▶ [DOCUMENT SECTION]:
>>>

An important task is expanding the villages by constructing buildings and increasing the number of villagers. Important buildings include houses, the Village Centre (which displays the god who controls the village and the available miracles), and the Village Store (which stores resources and displays the villagers' desires). Buildings are created in the Workshop after obtaining blueprints. Wonders are special buildings granting a specific benefit. Villagers belong to one of eight tribes, such as Norse, Celtic, or Japanese, each having a different Wonder. Villagers can be assigned to perform a specific task such as fishing or starting a family. If the Temple is destroyed, the game is lost. When attacked, Temples transfer damage to their god's buildings and followers in defence; only Temples whose god has no followers are vulnerable.

The Temple is surrounded by sites where villagers worship, generating the power needed to cast miracles. Villagers require feeding, healing, or rest to worship. How many villagers worship is controlled at the Village Centre, and which miracles are available depends on those available at the player's villages. Miracles include providing food or wood, healing people, and providing shields to protect an area. Miracles can also be cast by using Miracle Dispensers, a common reward for completing Silver Reward Scrolls. These allow the casting of a miracle without worship. Miracles can only be cast, and most other actions performed, within the player's area of influence, which can be extended by expanding the population of villages owned or by taking over others. Miracles can be selected at the Temple or Village Centre, or by performing certain gestures with the Hand. Power can also be produced by sacrificing living beings at the altar.

The general goal of a level is to gain control over every village on an island, accomplished through acts that persuade the villagers to believe in the player. Villagers can be swayed by everything from assistance with day-to-day tasks to being terrorised by fireballs and lightning storms. Artefacts (special objects that glow in their owner's colour) and missionary disciples can be used to impress villagers. Villagers become bored with repetitive attempts to impress them. For example, if boulders fly overhead too frequently, their effect is lost. This forces the player to use multiple methods to convert a village.

The game features a skirmish mode, where other gods are battled for control of an island, a multiplayer mode over a local area network (LAN) or an online service, and The God's Playground, where gameplay aspects can be practised. In multiplayer mode, deathmatch and cooperative modes are available. In cooperative mode, players share a creature. Black & White includes a feature enabling the import of real weather.

<<<

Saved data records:
>>>

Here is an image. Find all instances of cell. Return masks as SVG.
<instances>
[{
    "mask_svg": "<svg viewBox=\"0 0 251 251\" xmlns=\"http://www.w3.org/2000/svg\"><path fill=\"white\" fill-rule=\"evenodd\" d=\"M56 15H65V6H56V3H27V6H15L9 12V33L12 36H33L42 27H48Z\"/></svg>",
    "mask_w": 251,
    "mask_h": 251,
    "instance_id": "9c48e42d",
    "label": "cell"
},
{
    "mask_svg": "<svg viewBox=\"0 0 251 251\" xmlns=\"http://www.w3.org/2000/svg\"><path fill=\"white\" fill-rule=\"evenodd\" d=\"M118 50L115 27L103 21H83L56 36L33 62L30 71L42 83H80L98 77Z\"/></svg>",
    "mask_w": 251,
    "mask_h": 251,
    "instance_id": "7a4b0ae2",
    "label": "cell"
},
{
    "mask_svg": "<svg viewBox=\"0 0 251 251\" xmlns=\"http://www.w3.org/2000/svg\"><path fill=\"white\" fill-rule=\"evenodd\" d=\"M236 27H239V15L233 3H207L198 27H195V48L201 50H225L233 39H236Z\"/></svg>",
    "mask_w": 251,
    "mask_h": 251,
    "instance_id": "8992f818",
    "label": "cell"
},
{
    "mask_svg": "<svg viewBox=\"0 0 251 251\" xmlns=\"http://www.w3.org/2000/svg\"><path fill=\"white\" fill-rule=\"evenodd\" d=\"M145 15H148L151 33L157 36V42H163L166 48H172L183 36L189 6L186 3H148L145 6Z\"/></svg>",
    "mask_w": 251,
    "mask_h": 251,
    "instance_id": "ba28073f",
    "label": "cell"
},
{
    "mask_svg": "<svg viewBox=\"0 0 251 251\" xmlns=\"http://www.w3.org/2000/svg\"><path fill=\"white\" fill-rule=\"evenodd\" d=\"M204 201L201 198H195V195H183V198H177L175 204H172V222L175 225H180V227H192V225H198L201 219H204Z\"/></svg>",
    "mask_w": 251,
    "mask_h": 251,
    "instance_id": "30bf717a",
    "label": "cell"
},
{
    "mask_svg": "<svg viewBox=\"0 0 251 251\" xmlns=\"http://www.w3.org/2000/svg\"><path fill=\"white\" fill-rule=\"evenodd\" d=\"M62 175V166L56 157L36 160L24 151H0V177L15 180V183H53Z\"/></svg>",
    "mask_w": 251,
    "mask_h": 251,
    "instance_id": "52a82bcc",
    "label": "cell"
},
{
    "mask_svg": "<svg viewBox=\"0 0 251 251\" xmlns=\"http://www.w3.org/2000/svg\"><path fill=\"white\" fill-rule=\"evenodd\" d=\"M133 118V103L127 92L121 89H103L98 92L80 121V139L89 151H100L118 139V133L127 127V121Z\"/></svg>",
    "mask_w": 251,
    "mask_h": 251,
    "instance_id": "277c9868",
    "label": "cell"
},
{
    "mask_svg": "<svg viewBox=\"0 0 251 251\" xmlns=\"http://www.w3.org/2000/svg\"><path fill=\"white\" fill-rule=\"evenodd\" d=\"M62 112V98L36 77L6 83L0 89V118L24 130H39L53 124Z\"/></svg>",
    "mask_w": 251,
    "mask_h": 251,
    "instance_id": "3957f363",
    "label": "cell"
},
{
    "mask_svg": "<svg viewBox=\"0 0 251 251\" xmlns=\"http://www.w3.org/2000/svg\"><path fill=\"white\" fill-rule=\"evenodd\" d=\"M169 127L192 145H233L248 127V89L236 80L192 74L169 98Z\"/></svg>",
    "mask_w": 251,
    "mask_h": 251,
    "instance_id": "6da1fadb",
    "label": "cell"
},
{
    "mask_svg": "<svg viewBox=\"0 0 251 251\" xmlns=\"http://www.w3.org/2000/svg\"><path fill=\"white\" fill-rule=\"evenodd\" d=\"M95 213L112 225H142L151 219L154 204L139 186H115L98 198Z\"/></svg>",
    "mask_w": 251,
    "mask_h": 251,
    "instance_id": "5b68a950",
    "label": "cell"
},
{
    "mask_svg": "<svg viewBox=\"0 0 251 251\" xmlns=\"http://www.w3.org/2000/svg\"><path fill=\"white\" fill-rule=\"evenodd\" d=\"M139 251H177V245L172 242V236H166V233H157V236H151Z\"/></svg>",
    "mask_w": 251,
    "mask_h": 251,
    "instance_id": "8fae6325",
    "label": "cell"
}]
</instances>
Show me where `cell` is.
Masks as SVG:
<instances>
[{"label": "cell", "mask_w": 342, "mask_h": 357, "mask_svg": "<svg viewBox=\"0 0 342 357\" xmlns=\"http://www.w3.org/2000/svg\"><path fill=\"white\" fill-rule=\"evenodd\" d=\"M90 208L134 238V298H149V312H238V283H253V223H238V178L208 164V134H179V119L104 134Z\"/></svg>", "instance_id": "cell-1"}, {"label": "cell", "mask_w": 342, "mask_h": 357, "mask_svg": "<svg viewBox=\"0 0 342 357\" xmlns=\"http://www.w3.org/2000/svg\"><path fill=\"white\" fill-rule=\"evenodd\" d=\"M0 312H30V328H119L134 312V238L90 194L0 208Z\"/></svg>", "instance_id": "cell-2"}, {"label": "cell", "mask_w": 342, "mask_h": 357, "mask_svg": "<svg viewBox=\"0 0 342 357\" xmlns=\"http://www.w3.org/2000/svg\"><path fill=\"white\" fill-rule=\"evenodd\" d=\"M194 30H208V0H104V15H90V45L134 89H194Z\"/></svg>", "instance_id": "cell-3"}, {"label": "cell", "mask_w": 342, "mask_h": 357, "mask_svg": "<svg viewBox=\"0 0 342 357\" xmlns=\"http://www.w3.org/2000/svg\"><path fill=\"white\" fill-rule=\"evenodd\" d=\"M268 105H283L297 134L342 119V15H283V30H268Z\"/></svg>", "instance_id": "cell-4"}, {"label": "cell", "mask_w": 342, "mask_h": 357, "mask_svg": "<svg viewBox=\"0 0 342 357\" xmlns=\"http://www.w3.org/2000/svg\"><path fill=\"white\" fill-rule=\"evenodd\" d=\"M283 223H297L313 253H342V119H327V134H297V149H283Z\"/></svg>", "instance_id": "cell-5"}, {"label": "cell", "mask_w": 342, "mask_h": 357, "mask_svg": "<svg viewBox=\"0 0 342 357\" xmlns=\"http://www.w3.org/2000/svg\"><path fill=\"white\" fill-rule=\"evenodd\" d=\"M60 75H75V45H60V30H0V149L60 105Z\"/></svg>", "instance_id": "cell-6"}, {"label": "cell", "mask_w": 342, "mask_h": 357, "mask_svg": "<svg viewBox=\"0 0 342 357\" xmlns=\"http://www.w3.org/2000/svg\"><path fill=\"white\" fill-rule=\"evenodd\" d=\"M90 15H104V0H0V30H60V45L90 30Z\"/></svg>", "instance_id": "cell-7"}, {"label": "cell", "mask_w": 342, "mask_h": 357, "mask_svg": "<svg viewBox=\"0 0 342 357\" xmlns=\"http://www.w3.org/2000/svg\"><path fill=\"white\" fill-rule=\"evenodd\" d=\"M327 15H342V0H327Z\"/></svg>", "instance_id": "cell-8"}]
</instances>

<<<

▶ [ACTION ITEM]:
Output, word for word, the portion of the game description that opens with the words "An important task" and closes with "followers are vulnerable.".

▶ [THE ANSWER]:
An important task is expanding the villages by constructing buildings and increasing the number of villagers. Important buildings include houses, the Village Centre (which displays the god who controls the village and the available miracles), and the Village Store (which stores resources and displays the villagers' desires). Buildings are created in the Workshop after obtaining blueprints. Wonders are special buildings granting a specific benefit. Villagers belong to one of eight tribes, such as Norse, Celtic, or Japanese, each having a different Wonder. Villagers can be assigned to perform a specific task such as fishing or starting a family. If the Temple is destroyed, the game is lost. When attacked, Temples transfer damage to their god's buildings and followers in defence; only Temples whose god has no followers are vulnerable.